Terça,
24.
A
necedade é atributo dos povos que levantam o queixo sobre as cabeças calvas e
brancas dos sábios simples, que pensam e agem de acordo com os princípios da
natureza. Portugal é grosso modo ignorante, básico, analfabeto, aproveita os
restos como se fossem dádivas originais, com o fim de lucrar com os patacos que
outros lhe atiram aos pés descalços. Ao longo de séculos sempre assim foi; nos
nossos dias não foge ao destino causticado pelo passado. Tudo o que vem do
exterior é ouro e, portanto, há que aproveitar enquanto outros não chegam para
o derreter e o levar de retorno às origens. Assim é com o turismo, as energias
renováveis, a assimilação do inglês mal falado, o futebol e passo. Depois, bem
depois, vem o choro, a lamentação, a ira contra os políticos, o estado
miserável das pessoas, a fotografia de um povo que fica eternamente no seu
canto a cantar o fado da desdita. E no entanto, basta saber somar e multiplicar
para destronar toda a avareza dos que vieram a este mundo apenas para acumular
riqueza ou daqueloutros que lhes vomitam ideologias como quem conta os mortos
por eles assassinados em seu nome. Luta-se por uma fantasia, uma ilusão, uma
aldrabice, um pedaço de coisa de nenhuma.
E no entanto, bastava um pouco de sagesse, um simples olhar em redor da
História, um pensamento que trouxesse à mente o bom senso, para que tudo fosse
claro, natural, que digo eu, perfeito. Olhe-se para o espectáculo degradante em
que está transformada Lisboa. É uma capital do terceiro mundo ou um país
africano dos mais pobres. É também uma cidade desumana, que os visitantes
ligeiros dizem estar à escala de um biju por lapidar, porque se estão nas
tintas e querem só o sol que jorra dos rostos atarantados dos pobres e velhos
que eles escorraçaram das suas casas humildes, dos párias sem identidade nem
fururo.

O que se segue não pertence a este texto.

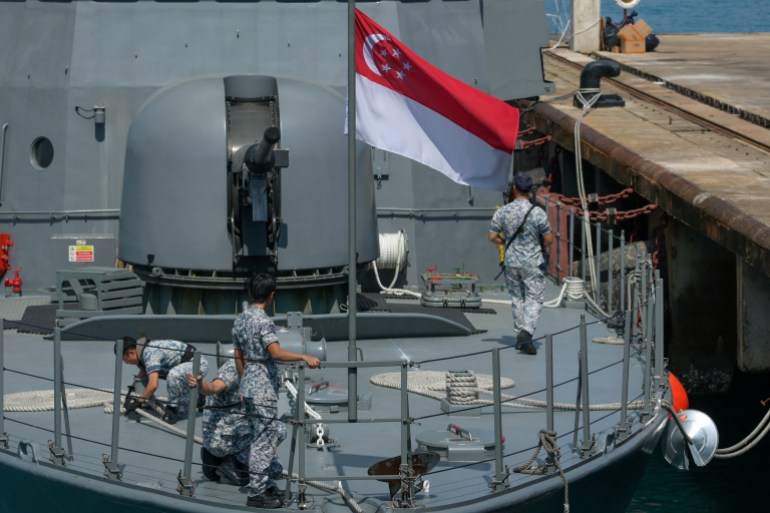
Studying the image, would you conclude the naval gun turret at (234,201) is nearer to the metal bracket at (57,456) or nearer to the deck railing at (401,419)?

O mundo subterrâneo da indigência, dos empregados dos serviços a dormir
na laje fria das estações de comboio porque o que ganham não chega para duas
refeições diárias, ou daqueles milhares de cidadãos que escondem a pobreza e
vivem montados numa dignidade que os conduz à revolta, toda essa multidão de
dois milhões e meio de pobres são uma afronta à nossa própria dignidade, um
arrombo na Democracia, porque os transformámos em cartão usado que o carro do
lixo incinerará para satisfação dos políticos cínicos e hipócritas para quem
quarenta anos de democracia não chegaram para erradicar a pobreza de um pequeno
país. Que não me falte a revolta, que me não se extinguem as capacidades
mentais, que o meu olhar não seja desviado da singularidade de cada rosto
sofredor, que a escrita seja luz nos dias sombrios e clareza nos anos a provir,
para que possa denunciar aquilo que os astutos e os presunçosos pretendem
esconder.
- E no entanto, basta ver a
fragilidade da vida em todos os seus aspectos, sobretudo no conforto e solidez
que muitos pensam haver na riqueza. De um dia para o outro, todos tendo jogado
no mesmo número da sorte, apostando nos mesmos delírios, e tudo se vai como um
baralho de cartas desfeito diante de uma criança sonhadora. Bastou uma
companhia de aviação, a Thomas Cook, abrir falência, para deixar 600 mil
passageiros em terra a tremer de raiva ante a impotência de se verem sem
dinheiro, sem férias, num país estrangeiro, e sem saberem como regressar aos
seus lares. Britânicos são pelo menos 150 mil. Um hoteleiro do Algarve, fala em
milhões de prejuízo. Não tarda a velha cidade de Lisboa e já agora a vetusta do
Porto, serão reduzidas ao abandono pelo turismo triunfante, tendo de albergar
gratuitamente os mendigos que antes viviam nos prédios de onde foram
despejados. O destino prega-nos e ensina-nos lições de eloquência que nenhuma
universidade nos transmite. Só a vida tem a sabedoria de nos alertar para a
nossa miserável condição.
- Boris Johnson soube do chumbo da
Suprema Corte britânica à suspensão do Parlamento nas Nações Unidas, onde está
reunido com grande número de países para mais uma lengalenga sobre o Planeta. Entretanto,
não esperando pelo primeiro-ministro, o Parlamento britânico reabre já amanhã
para uma sessão de galifões contra o intempestivo homem e o Brexit que todos
dizem ser necessário negociar, como se May e Boris tivessem andado a
divertir-se, ela dois anos e ele uns meses.